Hyperdub can’t claim sole responsibility for every major development in early 21st century dance music, but you wouldn’t be entirely wrong if they came to mind first. A generation after “Metal” Mike Saunders and Patti Smith made the rock-critic-to-punk musician jump, Glasgow-based musical theorist and UK dance fanatic Steve Goodman pulled off the post-rave equivalent, building off the cachet of his webzine to start a label of the same name. He’d helm the first two releases under the name Kode9 in 2004, singles featuring vocals credited initially to Daddi Gee and later retconned to reflect Gee’s more well-known alias The Spaceape. And the standard was set with the first entry in the Hyperdub catalog, that being the duo’s panic-pulsing, brink-of-annihilation uber-dub deconstruction of Prince’s “Sign o’ the Times” — which sounded like Linton Kwesi Johnson intoning apocalyptic poetry over a King Tubby transmission from the void — backed by a track called “Stalker” where the sprightly rhythms of 2-step were pushed into exclamatory, corroded-sounding blunt-force impacts and chemically washed in an intangible dread. It was a good way to pose the question: how harsh and spare and uncompromisingly dark can you make a record in the burgeoning post-2-step sound, and still give it the kind of essential pulse that keeps dancefloor dynamics exciting? If those early Kode9 + the Spaceape singles weren’t enough of an answer, Burial would provide the Q.E.D., striking with a devastatingly affecting yet rhythmically propulsive style that made him the first favorite dubstep artist of millions of listeners — many of whom couldn’t tell a Skream from a Benga.

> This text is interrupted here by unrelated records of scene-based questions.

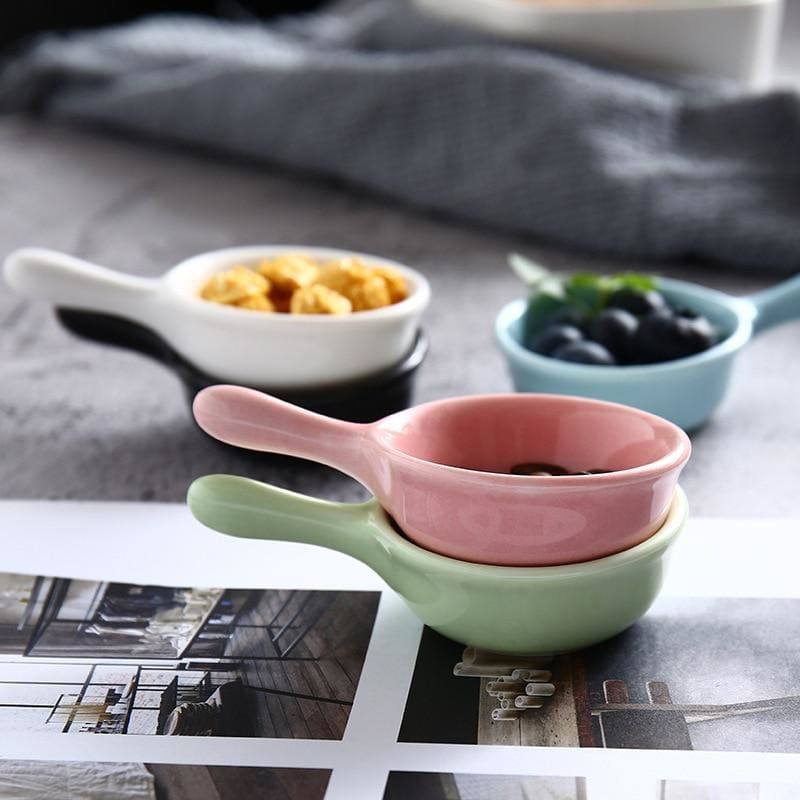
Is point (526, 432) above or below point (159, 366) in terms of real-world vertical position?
above

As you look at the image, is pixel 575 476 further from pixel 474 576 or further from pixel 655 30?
pixel 655 30

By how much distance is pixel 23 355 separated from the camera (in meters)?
0.77

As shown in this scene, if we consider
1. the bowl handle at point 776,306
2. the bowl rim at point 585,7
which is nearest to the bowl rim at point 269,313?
the bowl handle at point 776,306

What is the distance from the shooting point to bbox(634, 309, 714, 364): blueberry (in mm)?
620

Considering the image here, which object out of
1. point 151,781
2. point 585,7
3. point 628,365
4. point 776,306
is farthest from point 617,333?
point 585,7

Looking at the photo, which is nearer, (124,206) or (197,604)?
(197,604)

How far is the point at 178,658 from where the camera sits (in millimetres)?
434

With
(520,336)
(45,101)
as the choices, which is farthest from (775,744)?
(45,101)

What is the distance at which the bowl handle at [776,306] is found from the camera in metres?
0.68

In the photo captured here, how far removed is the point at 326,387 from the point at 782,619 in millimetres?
249

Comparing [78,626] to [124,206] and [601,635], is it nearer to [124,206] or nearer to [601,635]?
[601,635]

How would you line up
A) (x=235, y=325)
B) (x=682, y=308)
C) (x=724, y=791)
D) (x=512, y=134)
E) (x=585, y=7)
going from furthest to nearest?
1. (x=585, y=7)
2. (x=512, y=134)
3. (x=682, y=308)
4. (x=235, y=325)
5. (x=724, y=791)

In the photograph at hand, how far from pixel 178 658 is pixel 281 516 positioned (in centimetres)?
7

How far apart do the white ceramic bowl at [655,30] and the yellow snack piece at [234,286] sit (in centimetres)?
63
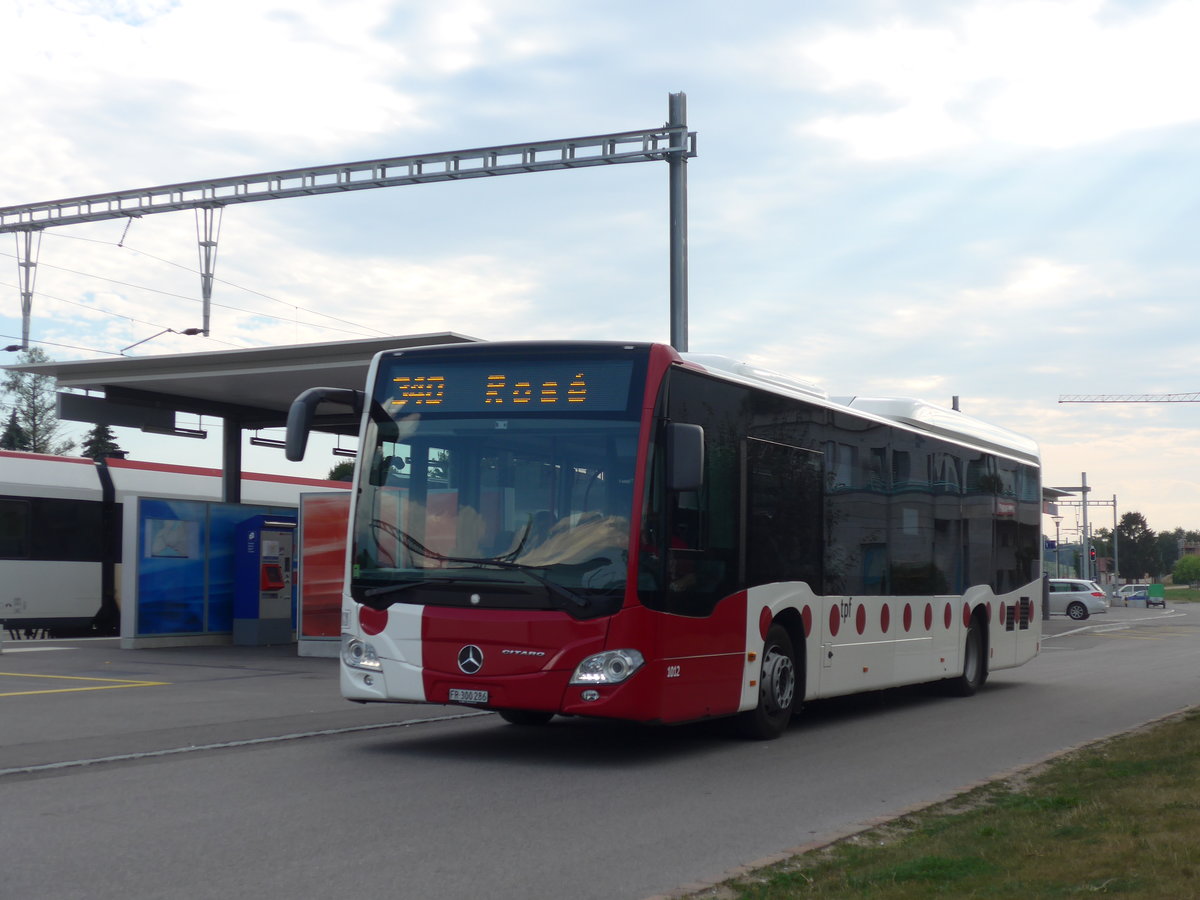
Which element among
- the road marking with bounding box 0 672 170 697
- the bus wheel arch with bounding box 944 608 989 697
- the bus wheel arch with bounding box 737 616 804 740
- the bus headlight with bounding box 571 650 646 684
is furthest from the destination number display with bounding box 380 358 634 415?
the bus wheel arch with bounding box 944 608 989 697

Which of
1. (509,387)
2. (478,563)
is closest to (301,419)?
(509,387)

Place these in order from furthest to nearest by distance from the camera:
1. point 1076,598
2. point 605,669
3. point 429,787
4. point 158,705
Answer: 1. point 1076,598
2. point 158,705
3. point 605,669
4. point 429,787

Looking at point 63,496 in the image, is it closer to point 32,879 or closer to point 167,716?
point 167,716

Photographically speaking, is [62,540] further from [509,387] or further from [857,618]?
[509,387]

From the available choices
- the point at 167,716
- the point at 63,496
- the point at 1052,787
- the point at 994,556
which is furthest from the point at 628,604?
the point at 63,496

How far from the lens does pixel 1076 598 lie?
5634cm

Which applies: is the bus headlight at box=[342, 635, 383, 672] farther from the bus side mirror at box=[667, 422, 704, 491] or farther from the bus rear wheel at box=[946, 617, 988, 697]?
the bus rear wheel at box=[946, 617, 988, 697]

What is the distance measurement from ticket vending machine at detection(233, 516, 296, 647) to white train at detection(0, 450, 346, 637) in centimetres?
435

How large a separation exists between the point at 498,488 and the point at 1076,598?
50.6m

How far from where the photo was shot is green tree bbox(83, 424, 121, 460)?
311ft

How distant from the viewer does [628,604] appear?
968 centimetres

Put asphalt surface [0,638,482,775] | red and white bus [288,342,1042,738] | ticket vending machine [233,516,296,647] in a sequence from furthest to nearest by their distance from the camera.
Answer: ticket vending machine [233,516,296,647] < asphalt surface [0,638,482,775] < red and white bus [288,342,1042,738]

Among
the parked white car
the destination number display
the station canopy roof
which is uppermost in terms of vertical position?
the station canopy roof

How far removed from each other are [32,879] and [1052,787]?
598cm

While the label’s first few years felt autonomous to the point of near-insularity, that would change quickly. Sure, the core that carried the label for its first few years was so tight and so reliant on a handful of emerging artists — the aforementioned Burial and Kode9 + the Spaceape; grime-conversant crew L.V.; glitch-bass noisemakers Darkstar; the wonky mutations of Ikonika; Tokyo-based chiptune dubstepper Quarta330 — that the label’s fifth anniversary compilation 5 wound up bringing in label-unaffiliated peers like Flying Lotus, Martyn, and Joker to flesh it out. But that was a good omen, as it provided the kind of co-signs that broadcast the crucial idea that this wasn’t just a brand riding out dubstep’s grimy first wave. This was a label that not only had a future, but had a knack for introducing the future before most people knew it was arriving.
The shifts would come fast, but also wound up sticking — it’s not so much that Hyperdub went through flag-planting “phases” where certain genre trends held sway for a bit, but that they cultivated these ideas in ways that allowed them to grow and shift and hybridize while maintaining their essential character. If you hear a UK funky single on Hyperdub — a peak-era original like Funkystepz, or a next-gen adapter like Fiyahdred — then you can trust that the scene’s burn-bright-burn-fast moment of glowing hedonism was captured at its truest, when it was novel but not yet a novelty. If a Chicago footwork crew like Teklife gets brought on to the label and positioned at the peak of their genre, you can trust it’s legitimizing the original culture’s compatibility with the avant-garde, and not just trying to force it into that context. Hyperdub’s place in the pop pantheon is far closer to the underground than the populist, but it’s also a label run by a critic-slash-scholar-turned-artist who subsequently trusts the artists he signs to make the underground feel wide-open. It’s not that complicated, it’s just complex.
That integrity has left Hyperdub at the forefront of its realm no matter how dance trends ebb and flow — it’s an adaptability that’s comfortable with inspired genre hybrids, new as-yet-unnamed sounds, and throwbacks that tweak nostalgia more than they dwell in it. Well into the pandemic-damaged ’20s, when independent labels are at their most vulnerable, survival means being able to offer everything from pop’n’b conversants like Jessy Lanza to the essentially confrontational noise-house irreverence of 700 Bliss to the abstract yet intensely personal ruminations of Loraine James. Maybe you could still perch Hyperdub somewhere near the margins — a lot of the label’s finest work, past and present, could still be tagged as “experimental,” sure. But if some of it sounds a lot less experimental than it used to, that’s because many of these experiments were successful enough to permeate the mainstream.